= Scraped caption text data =
▬▬▬▬▬▬
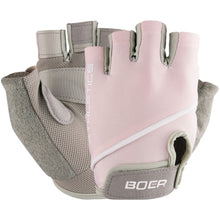 Load image into Gallery viewer, Say no to calluses, germs and hand fatigue with a pair of Half Finger Light Training Workout Gloves - Pink. Textured PU leather provides a firm grip on the bar. Padded faux suede in lower thumb adds additional cushioning and further prevents blisters or calluses. Rest of palm is stretchy and wicks moisture. Soft stretchy top and velcro give a custom fit. Terry cloth thumb removes perspiration. Faux suede pull tabs provide easy removal. Soft and form-fitting, suitable for weight training, spinning and more.
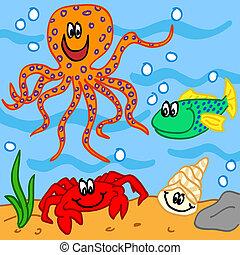 Marine life cartoon characters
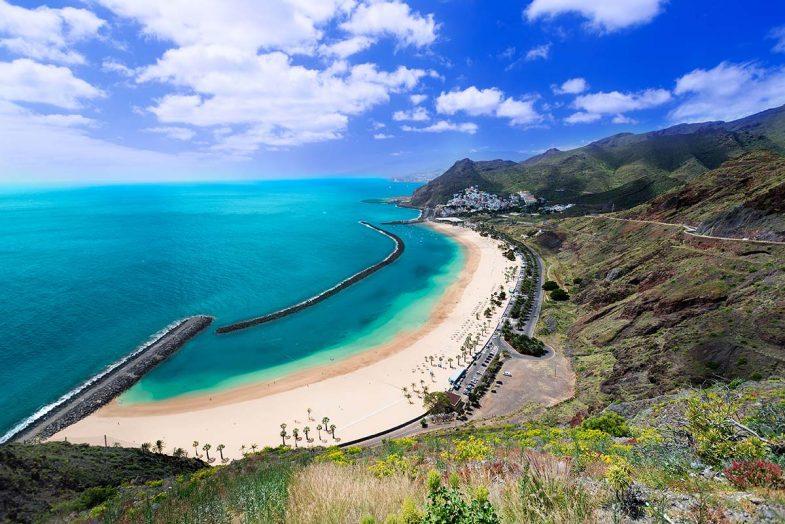 Où dormir à Tenerife: Dans quelle ville loger à Tenerife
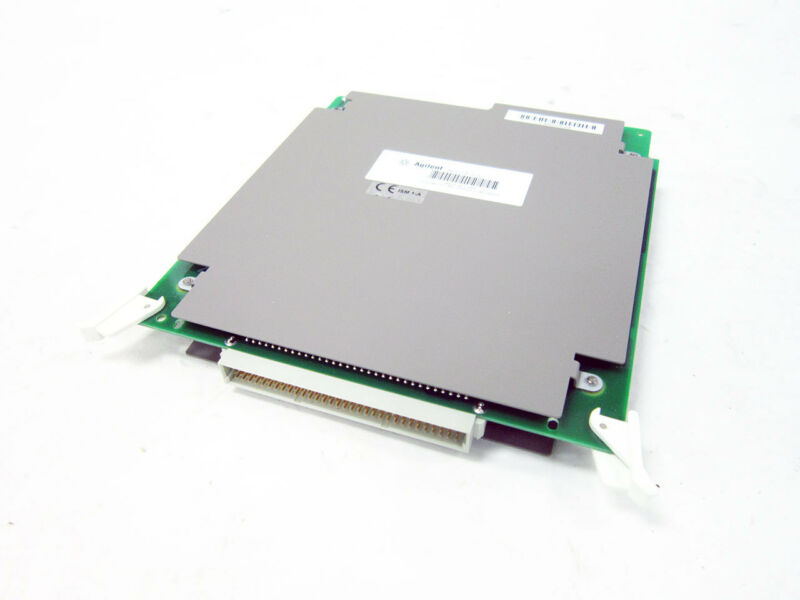 HP AGILENT KEYSIGHT N2263A 32-BIT DIGITAL INPUT OUTPUT MODULE
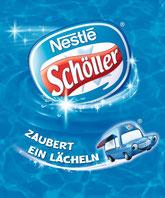 ©Nestle Schöller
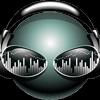 radyo asü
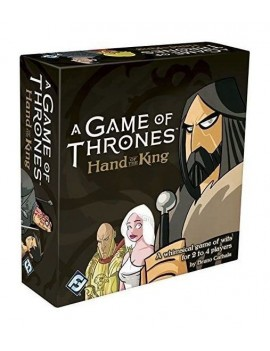 Game of Thrones Card Game Hand of the King *English Version*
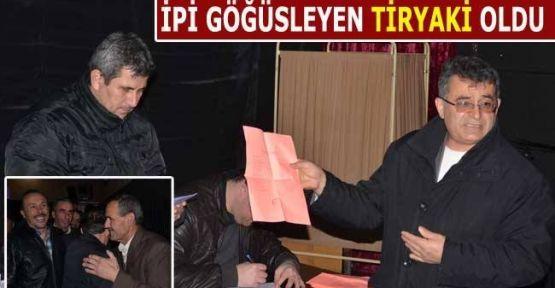 Yeni Başkan Ahmet Tiryaki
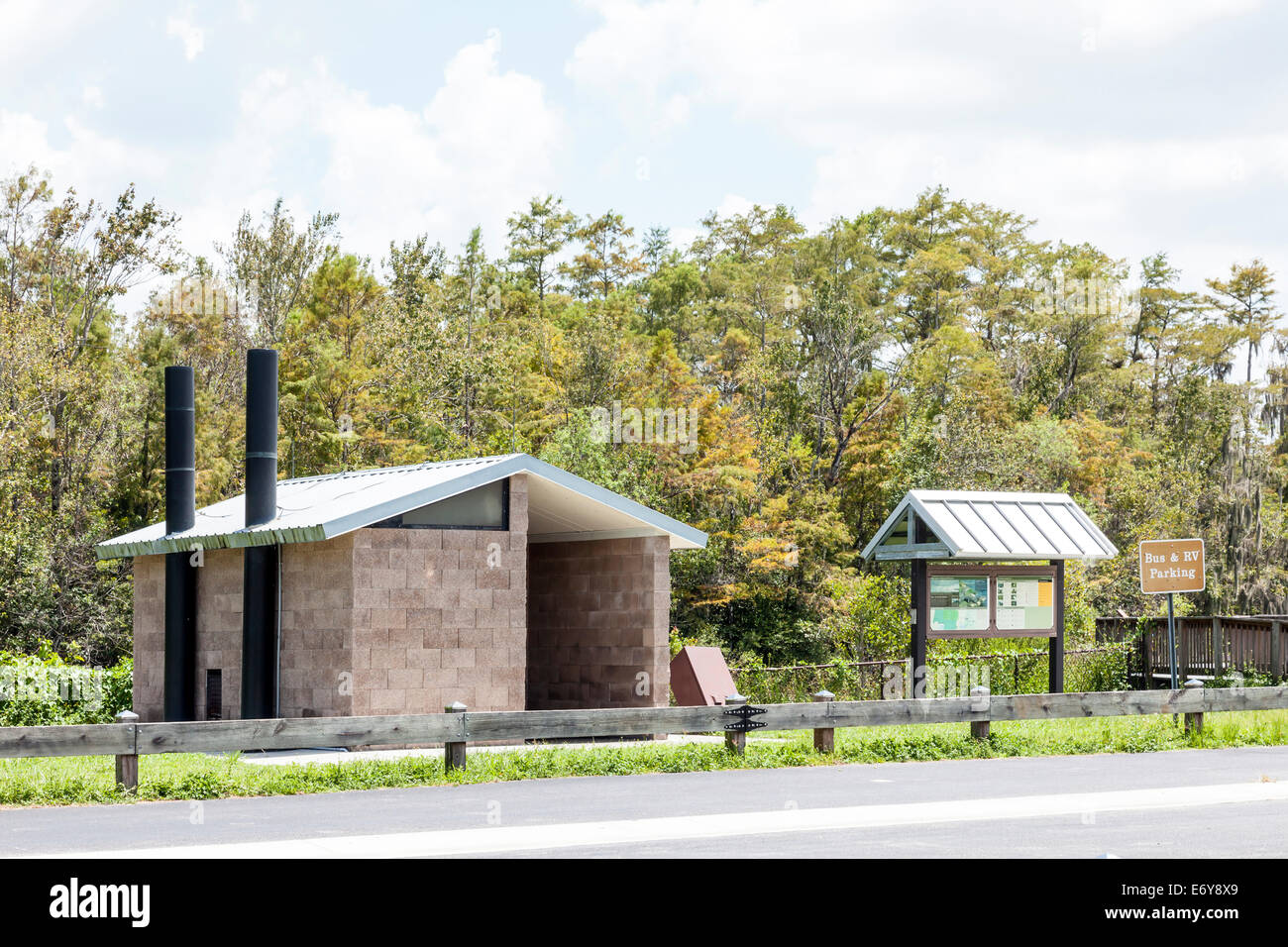 Composting toilet restrooms, rest area, bus and RV parking facilities in Big Cypress Wildlife Management Area in - Stock Image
▬▬▬▬▬▬
= Task objective =
Could you return each entry word for word, with the images omitted?

= Completed task =
 Load image into Gallery viewer, Say no to calluses, germs and hand fatigue with a pair of Half Finger Light Training Workout Gloves - Pink. Textured PU leather provides a firm grip on the bar. Padded faux suede in lower thumb adds additional cushioning and further prevents blisters or calluses. Rest of palm is stretchy and wicks moisture. Soft stretchy top and velcro give a custom fit. Terry cloth thumb removes perspiration. Faux suede pull tabs provide easy removal. Soft and form-fitting, suitable for weight training, spinning and more.
 Marine life cartoon characters
 Où dormir à Tenerife: Dans quelle ville loger à Tenerife
 HP AGILENT KEYSIGHT N2263A 32-BIT DIGITAL INPUT OUTPUT MODULE
 ©Nestle Schöller
 radyo asü
 Game of Thrones Card Game Hand of the King *English Version*
 Yeni Başkan Ahmet Tiryaki
 Composting toilet restrooms, rest area, bus and RV parking facilities in Big Cypress Wildlife Management Area in - Stock Image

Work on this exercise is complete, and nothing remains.